Note: Fred Brooks has been attributed to saying that "Show me your flowcharts
and conceal your tables, and I shall continue to be mystified. Show me your
tables, and I won't usually need your flowcharts; they'll be obvious." So, if
you take a moment to think about the data structures, or tables, used in GKMZ,
it should be obvious why the algorithm achieves k+1 CASes. ** I actually
stopped reading the GKMZ paper as soon as I got the trick and just implemented
it following my intuition.

Hint

Consider the traditional approach:
type 'a loc = [ `Value of 'a | `Descriptor of _ ] Atomic.t
How many CASes are needed at minimum?
(* 2nd hint: *) `Value x => `Descriptor _ => `Value y
Take home: Can you use the GKMZ trick elsewhere?
Note: The traditional approach does more work. Can you tell how many CASes are
needed at minimum? The answer is 2*k + 1. You will need at least one CAS to
switch a location to hold a Descriptor and another CAS to switch it back to
holding a Value. And then one more CAS is needed to complete k-CAS operation.
GKMZ avoids the second CAS simply by not requiring locations to hold just plain
values.

Example

Given
let a = make 10 and b = make 52 and x = make 0
after
atomically [CAS(a, 10, 10); CAS(b, 52, 52); CAS(x, 0, 42)]
objects could look like this
let casn = Atomic.make After
let x = Atomic.make {before = 0; after = 42; casn}
let a = Atomic.make {before = 10; after = 10; casn}
let b = Atomic.make {before = 52; after = 52; casn}
Note: With GKMZ the locations (may) always hold state descriptors. When
reading a location one then needs to check which of the values to read. Note
that one of the before or after values is essentially garbage. A real
implementation will also need to perform a release operation to avoid the
state descriptors from pointing to inaccessible objects. It is a simple detail
to take care of after the operation has completed, but we'll skip that for lack
of time.

The GKMZ algorithm (1/3)

 let get loc =
   let state = Atomic.get loc in
   if is_after state.casn then
     state.after
   else
     state.before
 let atomically logical_cas_list =
   let casn = Atomic.make After in
   let rec run cass = function
     | [] ->
       Atomic.set casn (Undetermined cass);
       gkmz casn cass
     | CAS (loc, before, after) :: rest ->
       run (CASS (loc, {before; after; casn})::cass) rest
   in
   run [] logical_cas_list
Note: As mentioned, to read a location, as in get, the operation needs to
determine * which one of the values, before or after, to use. * The
is_after function, which we'll soon see, does that. The atomically function,
* converts logical CAS operations into internal CASS descriptors. An
important detail is that it * creates a cyclic data structure. The cycle is
what makes it possible for other domains to get hold of the entire data
structure and help to complete an operation initiated by some domain. This is a
common pattern in non-blocking algorithms — it might make sense to support
let rec with atomics.

Task goal ->
Reproduce the passage of the GKMZ text verbatim, from "Note: The traditional" to "complete k-CAS operation.".

Recorded information ->
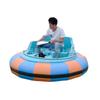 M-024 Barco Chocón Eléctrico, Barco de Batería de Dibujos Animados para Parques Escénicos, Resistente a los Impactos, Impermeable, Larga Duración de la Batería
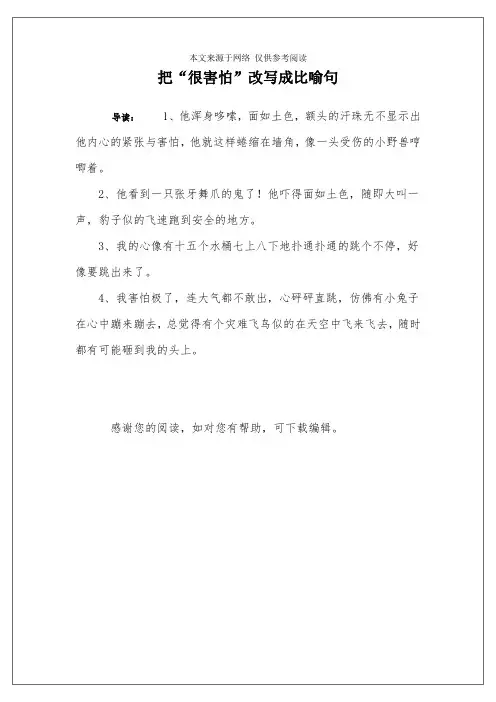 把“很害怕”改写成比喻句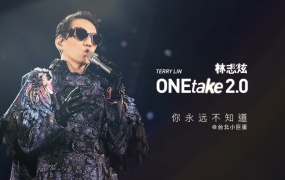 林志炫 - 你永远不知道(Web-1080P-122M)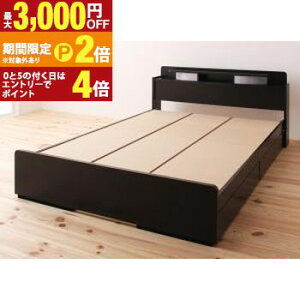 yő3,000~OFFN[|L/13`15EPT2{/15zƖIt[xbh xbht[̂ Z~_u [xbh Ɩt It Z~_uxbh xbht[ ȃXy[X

Answer to this exercise ->
Note: The traditional approach does more work. Can you tell how many CASes are
needed at minimum? The answer is 2*k + 1. You will need at least one CAS to
switch a location to hold a Descriptor and another CAS to switch it back to
holding a Value. And then one more CAS is needed to complete k-CAS operation.